Elon Musk, the founder of Tesla and SpaceX, said in a recent post on X that artificial intelligence could exceed the combined intelligence of all humans within four to five years. He described the coming wave as a "super sonic tsunami" that would sweep the world, underscoring his increasingly aggressive timeline for AI progress.
The article notes that Musk has repeatedly shortened his forecasts. At the World Economic Forum in Davos earlier in 2026, he said AI could be smarter than any individual by the end of 2026 and smarter than all humanity by the start of the next decade. Earlier this year, at the Abundance conference, he said artificial general intelligence, or AGI, could arrive in 2026. In April 2024, he had said systems smarter than any person might appear by 2025 or 2026, and later that year he suggested AI could match the output of eight billion people within a few years of reaching human-level performance.
Musk is not alone in predicting rapid gains.
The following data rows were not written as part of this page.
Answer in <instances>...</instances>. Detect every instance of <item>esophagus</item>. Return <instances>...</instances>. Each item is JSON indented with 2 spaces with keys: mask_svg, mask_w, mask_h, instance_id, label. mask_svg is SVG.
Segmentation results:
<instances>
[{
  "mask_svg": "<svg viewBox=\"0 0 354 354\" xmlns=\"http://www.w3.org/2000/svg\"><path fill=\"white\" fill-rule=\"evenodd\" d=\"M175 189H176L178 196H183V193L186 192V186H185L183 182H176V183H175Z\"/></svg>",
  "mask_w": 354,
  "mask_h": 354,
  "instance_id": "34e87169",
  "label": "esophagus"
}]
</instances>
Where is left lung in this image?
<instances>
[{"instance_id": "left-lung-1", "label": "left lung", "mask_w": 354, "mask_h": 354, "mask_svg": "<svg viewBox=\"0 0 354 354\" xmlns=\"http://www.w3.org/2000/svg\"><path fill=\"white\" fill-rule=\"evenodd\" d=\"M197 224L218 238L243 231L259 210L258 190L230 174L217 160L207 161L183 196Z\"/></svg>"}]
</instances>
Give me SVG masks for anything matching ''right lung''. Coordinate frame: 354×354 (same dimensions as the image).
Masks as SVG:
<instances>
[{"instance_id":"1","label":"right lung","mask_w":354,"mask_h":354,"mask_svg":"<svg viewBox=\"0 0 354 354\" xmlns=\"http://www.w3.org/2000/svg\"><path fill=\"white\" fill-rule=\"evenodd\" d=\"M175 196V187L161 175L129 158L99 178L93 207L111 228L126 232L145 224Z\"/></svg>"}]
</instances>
Anthropic CEO Dario Amodei estimated that by 2027, systems could emerge with intellectual output comparable to "a whole country of geniuses." Industry figures also point to sharply falling costs, saying model usage prices have dropped by hundreds of percent over the past two years, and to the possibility of recursive self-improvement, where AI systems create more advanced versions of themselves.
The piece also highlights skepticism. Critics say Musk’s past timelines have often not materialized on schedule, and others argue that intelligence is more than computation or information retrieval, with judgment, morality, and deep human understanding still much harder to replicate. There is also concern that such powerful tools could create unprecedented risks if they fall into the wrong hands, even as the AI race continues at speed and the next few years could prove decisive for the relationship between humans and machines.